In the conversations with my siblings, we had been navigating through complex and confusing emotional terrain. We were acknowledging knots in our relationships that we didn’t yet know how to untangle. At the same time, almost subconsciously, I was fixing something else that I could improve immediately. I was administering a small dose of therapy to myself.

This is a metaphor for our lives, stranded by the pandemic, I thought to myself. When grappling with things larger than ourselves, our self seeks balance by focusing on the small details we do have control over. I may not be able to fix the big hurts, but I can dress up the superficial wounds. Small acts of attention will eventually add up to restore us.

A year-and-a-half of living through this disruptive Covid-19 pandemic has offered many unexpected insights. Sometimes, we are too close to see the patterns. Often, they repeat and it’s hard to miss the lesson staring at us.

An important learning has been about how to be present. One of the first challenges of the lockdown was that we found ourselves cut off from those who were far from us. We responded to the restriction of no commuting and no long-distance travel by quickly finding ways to meet online in cyberspace. It took a couple of months of work-from-home and schooling via the Internet for our children to point out to us that while we were spending more time at home than we had ever before, they missed our presence in their lives, perhaps even more acutely.

Being in the same space with each other all the time has not necessarily translated to being together. The pressure to stay connected to those who are physically far away but available online has drained us of the emotional energy required to pay attention to those who are right there besides us. Our intimate spaces are paying the price of our constant availability in our workplaces and other online spaces.

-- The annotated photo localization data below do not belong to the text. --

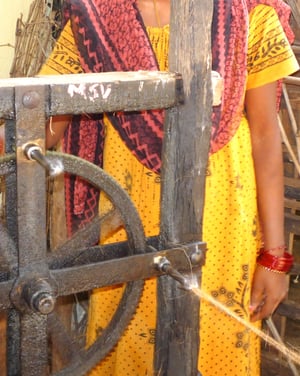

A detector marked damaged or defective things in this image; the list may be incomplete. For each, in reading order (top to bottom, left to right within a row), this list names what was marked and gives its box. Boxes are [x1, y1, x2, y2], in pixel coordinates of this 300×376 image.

rusty metal gate [0, 1, 213, 374]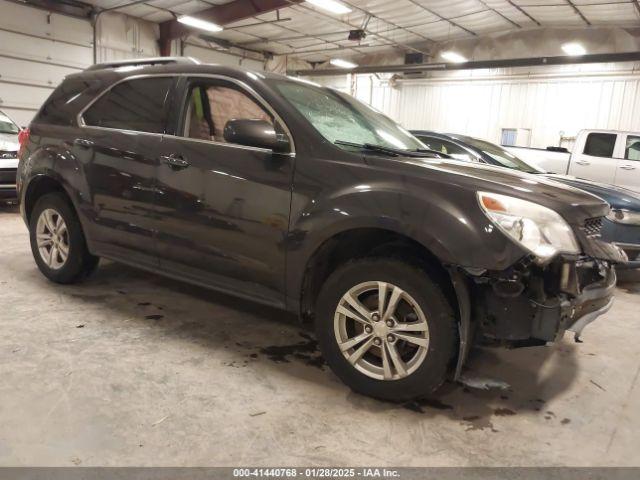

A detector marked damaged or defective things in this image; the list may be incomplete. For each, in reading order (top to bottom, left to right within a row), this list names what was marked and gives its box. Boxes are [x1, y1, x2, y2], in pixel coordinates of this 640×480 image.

damaged headlight [480, 190, 580, 262]
damaged headlight [604, 209, 640, 226]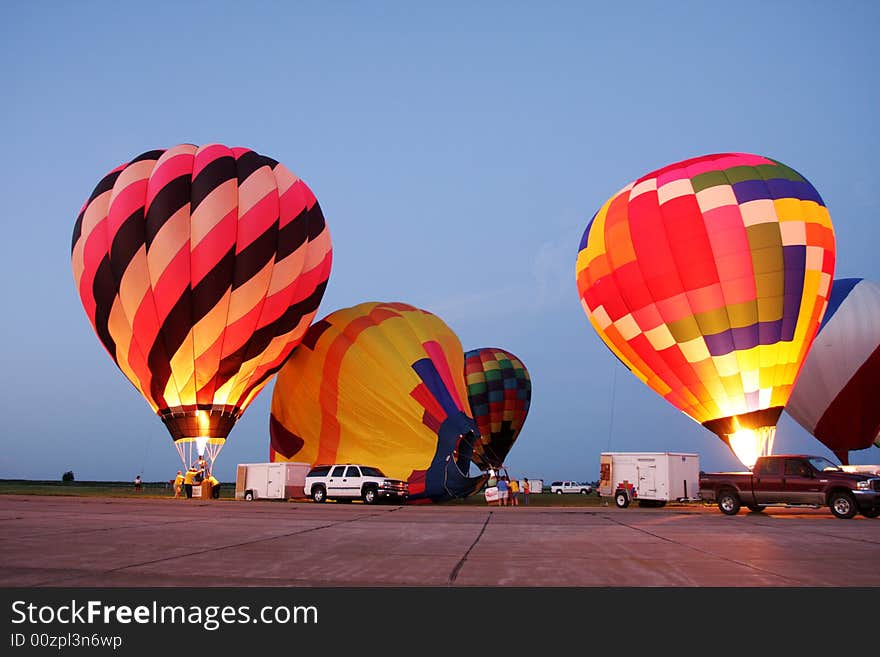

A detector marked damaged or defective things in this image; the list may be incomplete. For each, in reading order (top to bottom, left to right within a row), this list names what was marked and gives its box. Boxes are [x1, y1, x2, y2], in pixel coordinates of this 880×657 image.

pavement crack [450, 510, 492, 580]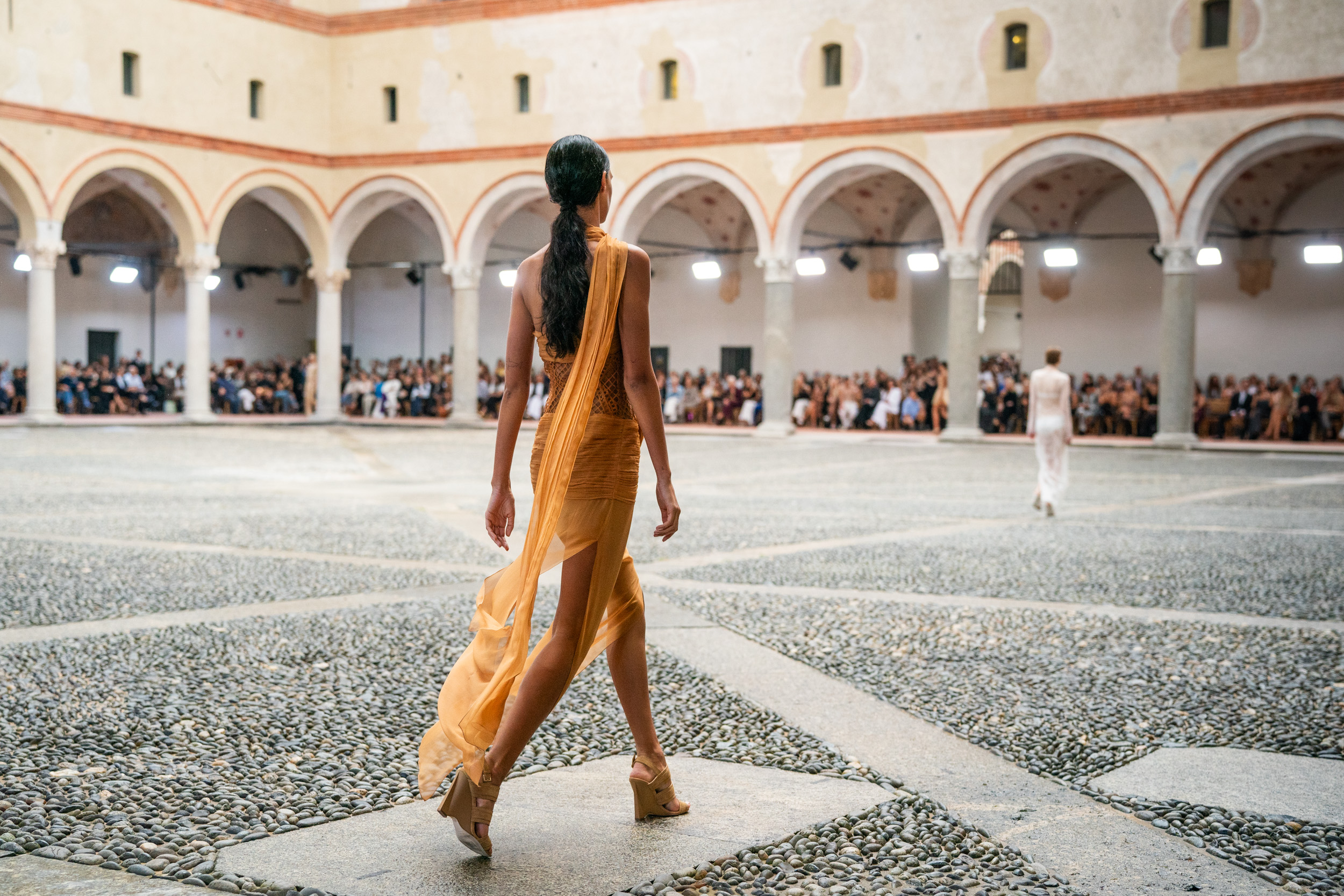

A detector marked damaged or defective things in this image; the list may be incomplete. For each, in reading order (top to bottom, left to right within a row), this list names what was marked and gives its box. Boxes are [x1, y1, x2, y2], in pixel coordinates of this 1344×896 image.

peeling plaster patch [3, 49, 42, 106]
peeling plaster patch [63, 59, 94, 114]
peeling plaster patch [425, 59, 484, 149]
peeling plaster patch [769, 141, 796, 185]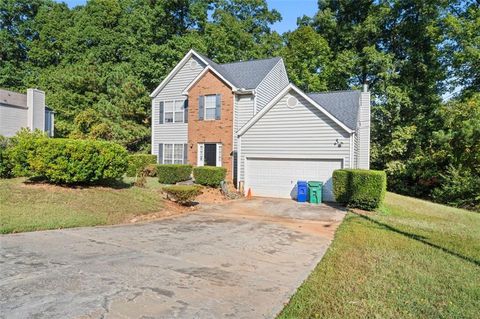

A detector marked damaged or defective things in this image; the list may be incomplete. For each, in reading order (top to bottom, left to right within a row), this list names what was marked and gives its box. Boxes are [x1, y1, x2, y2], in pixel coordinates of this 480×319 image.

cracked concrete [0, 199, 344, 318]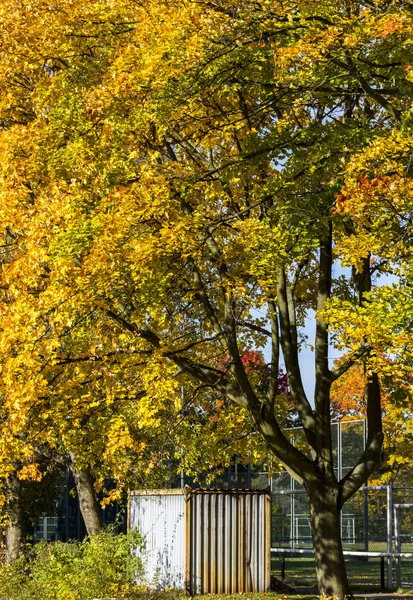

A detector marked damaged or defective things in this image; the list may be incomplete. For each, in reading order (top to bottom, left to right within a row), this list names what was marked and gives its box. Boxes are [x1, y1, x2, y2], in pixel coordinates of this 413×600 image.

rusty metal panel [129, 490, 185, 588]
rusty metal panel [185, 490, 268, 592]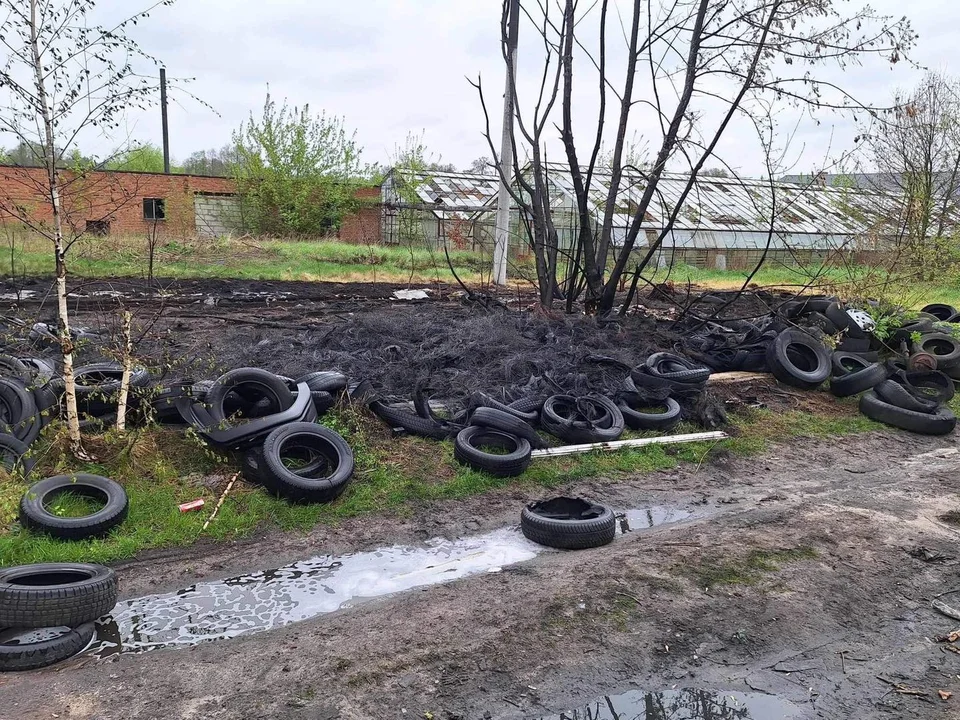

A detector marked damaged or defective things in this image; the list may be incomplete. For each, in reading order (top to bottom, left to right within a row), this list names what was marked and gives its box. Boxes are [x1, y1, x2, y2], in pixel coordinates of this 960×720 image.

burned tire [920, 304, 956, 320]
burned tire [209, 368, 296, 424]
burned tire [258, 422, 352, 500]
burned tire [298, 372, 350, 394]
burned tire [452, 428, 528, 478]
burned tire [472, 408, 548, 448]
burned tire [544, 394, 628, 444]
burned tire [616, 396, 684, 430]
burned tire [644, 352, 712, 386]
burned tire [764, 330, 832, 388]
burned tire [828, 362, 888, 396]
burned tire [876, 376, 936, 410]
burned tire [860, 390, 956, 436]
burned tire [912, 334, 960, 372]
burned tire [19, 472, 128, 540]
burned tire [524, 498, 616, 548]
burned tire [0, 564, 117, 632]
burned tire [0, 624, 95, 676]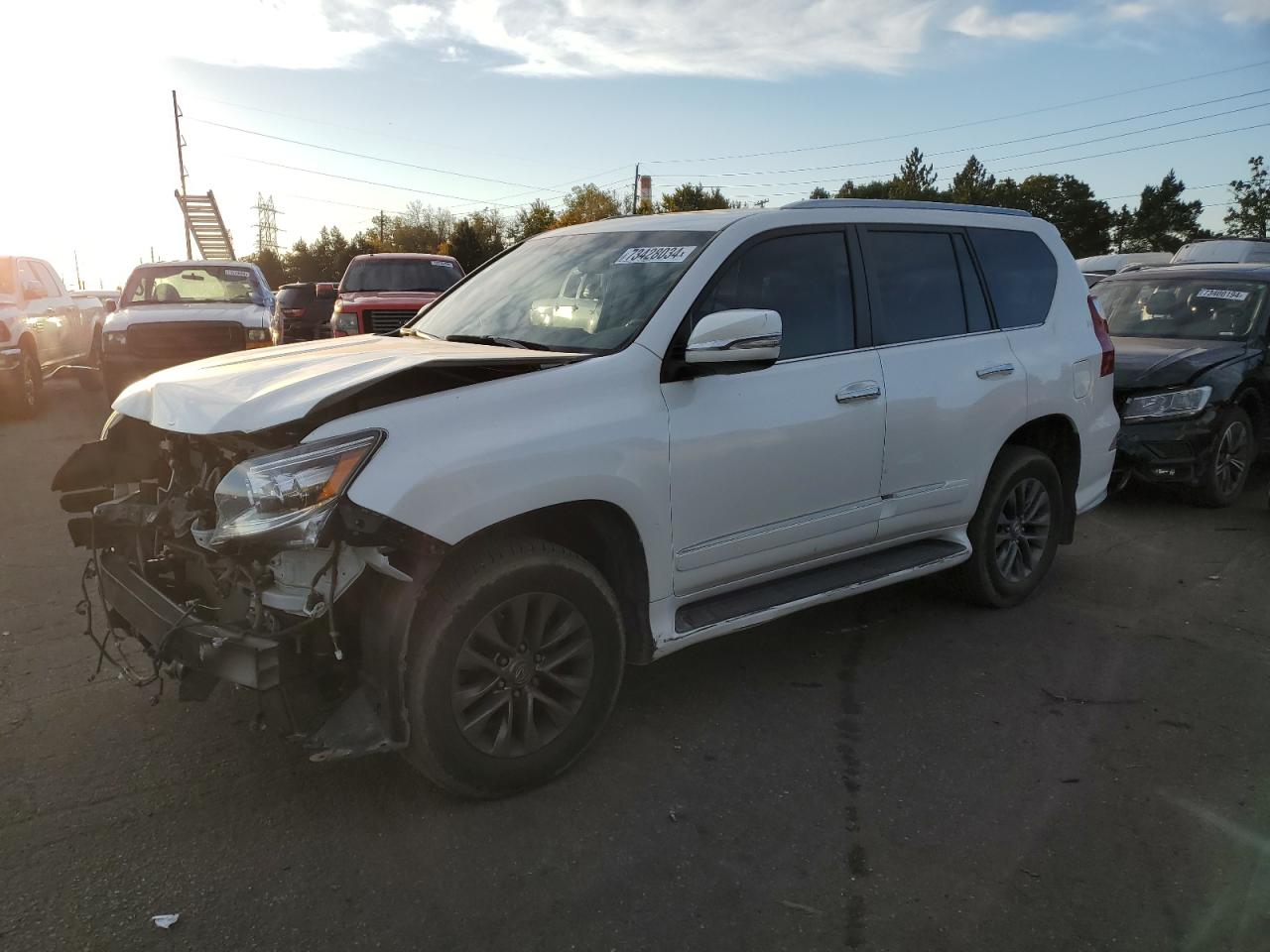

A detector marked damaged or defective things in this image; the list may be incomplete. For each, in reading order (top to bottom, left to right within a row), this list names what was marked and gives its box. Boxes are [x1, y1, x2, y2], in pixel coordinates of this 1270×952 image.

crumpled hood [104, 307, 270, 337]
crumpled hood [111, 333, 583, 432]
broken headlight assembly [1119, 385, 1206, 422]
crumpled hood [1119, 337, 1246, 393]
damaged black suv [1103, 262, 1270, 506]
broken headlight assembly [208, 428, 381, 547]
front-end collision damage [52, 416, 448, 766]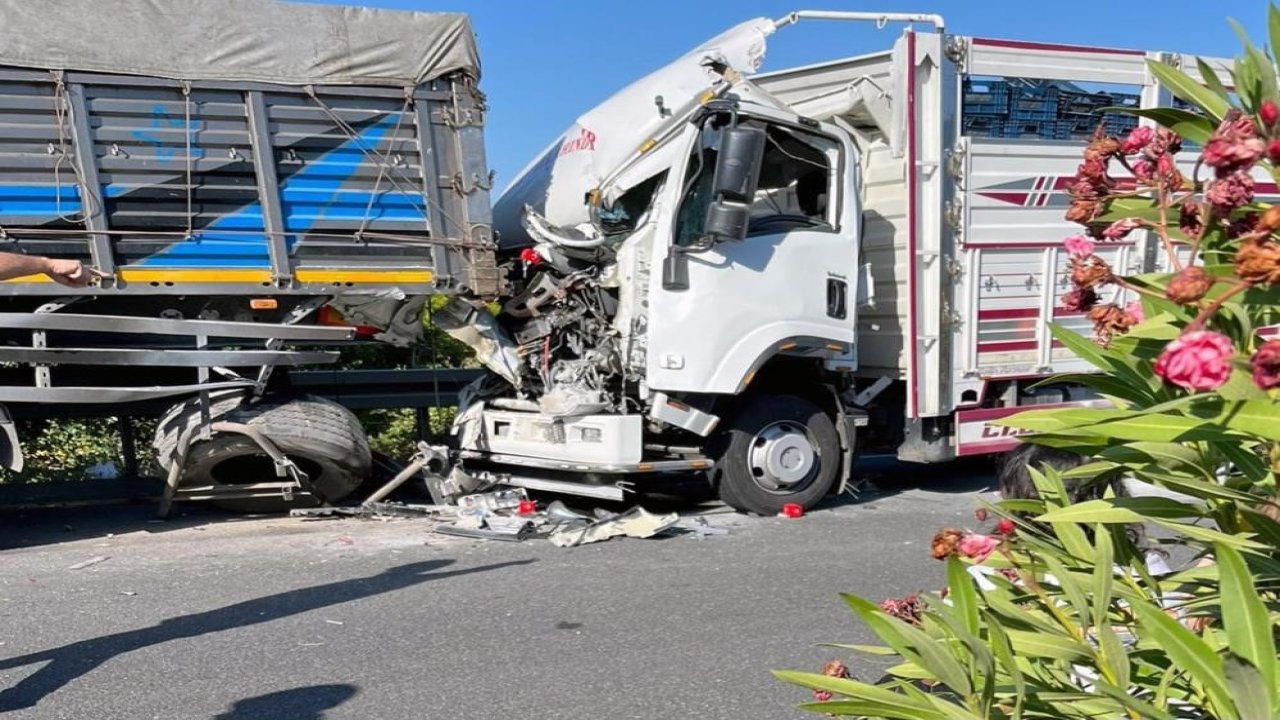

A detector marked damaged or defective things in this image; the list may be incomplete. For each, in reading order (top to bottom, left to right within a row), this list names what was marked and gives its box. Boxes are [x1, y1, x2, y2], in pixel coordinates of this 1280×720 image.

detached tire [153, 392, 371, 509]
damaged tire [156, 392, 371, 509]
detached tire [711, 392, 839, 515]
damaged tire [711, 392, 839, 515]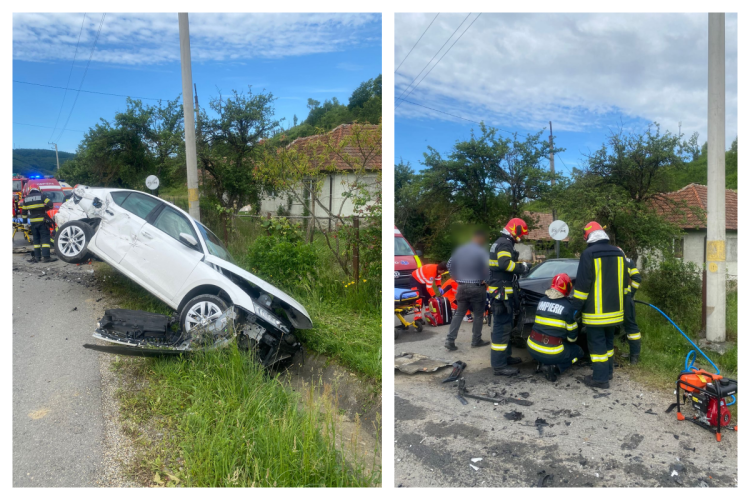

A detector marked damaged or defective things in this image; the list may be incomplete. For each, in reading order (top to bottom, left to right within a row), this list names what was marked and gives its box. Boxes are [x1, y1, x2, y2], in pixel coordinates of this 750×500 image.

crashed white car [53, 186, 312, 366]
damaged front bumper [85, 304, 302, 368]
broken car part [86, 304, 302, 368]
broken car part [458, 378, 536, 406]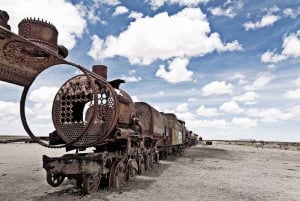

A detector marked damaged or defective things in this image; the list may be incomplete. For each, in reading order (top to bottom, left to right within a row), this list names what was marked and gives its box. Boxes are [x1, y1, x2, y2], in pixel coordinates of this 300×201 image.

rusted steam locomotive [0, 10, 199, 194]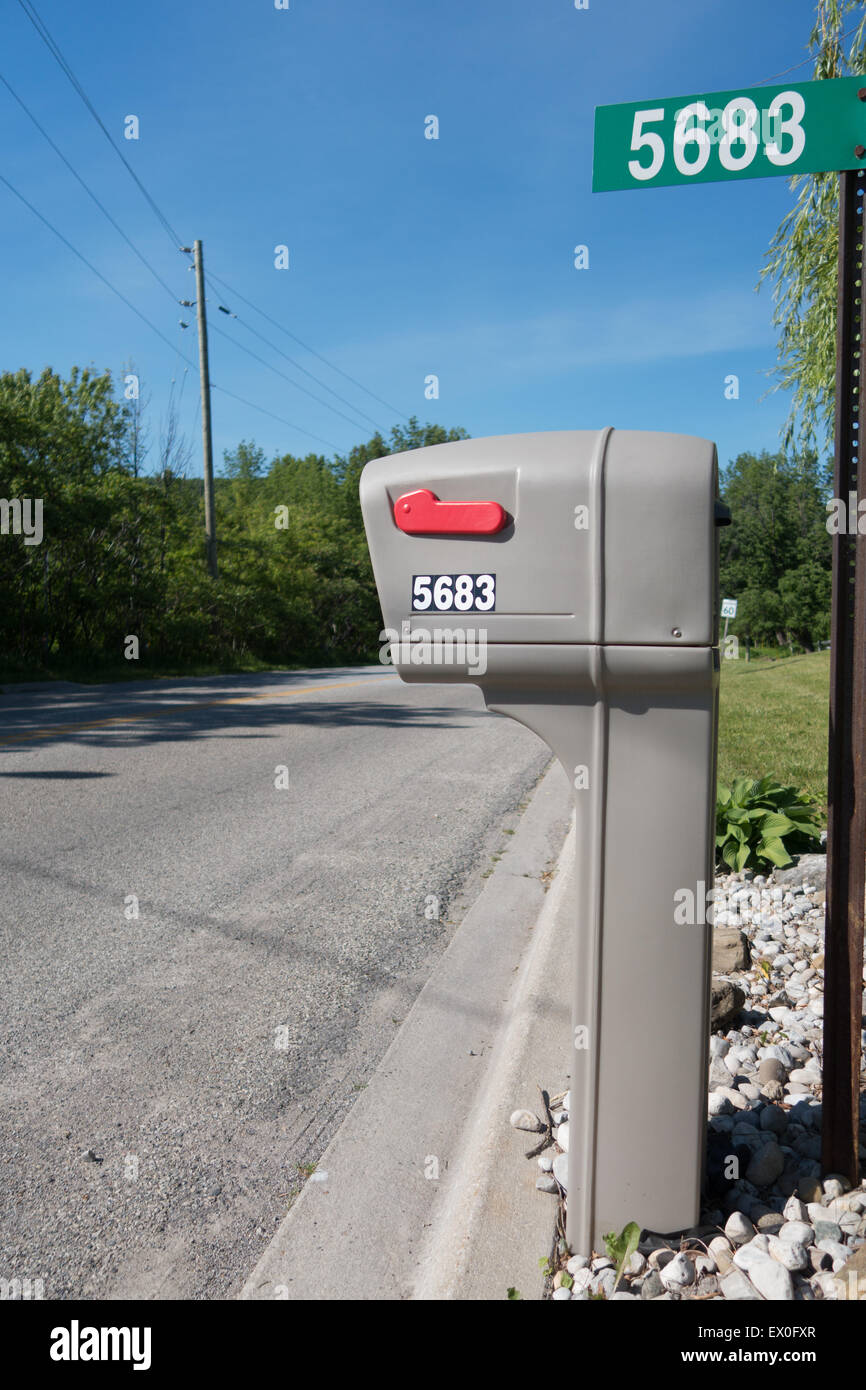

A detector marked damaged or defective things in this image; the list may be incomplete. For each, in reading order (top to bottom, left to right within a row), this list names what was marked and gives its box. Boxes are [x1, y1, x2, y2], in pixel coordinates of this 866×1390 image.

rusty metal post [822, 165, 861, 1184]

The age of the pandemic is threatening to become a time of great estrangement if we do not see the signs in time and fight off the temptation that technology constantly entices us with. We need our homes to be a place of rest and restoration again, not just a space where we recharge our devices that connect us to the world outside. The family we are stuck with will thrive again when we log off from others and bring our attention back to each other.

Collectively we have been overwhelmed by death, disease and the loss of order in both our public and private lives. We must find ways to heal ourselves incrementally as the traumas pile up. Small acts of beauty will heal us. Caring will restore us.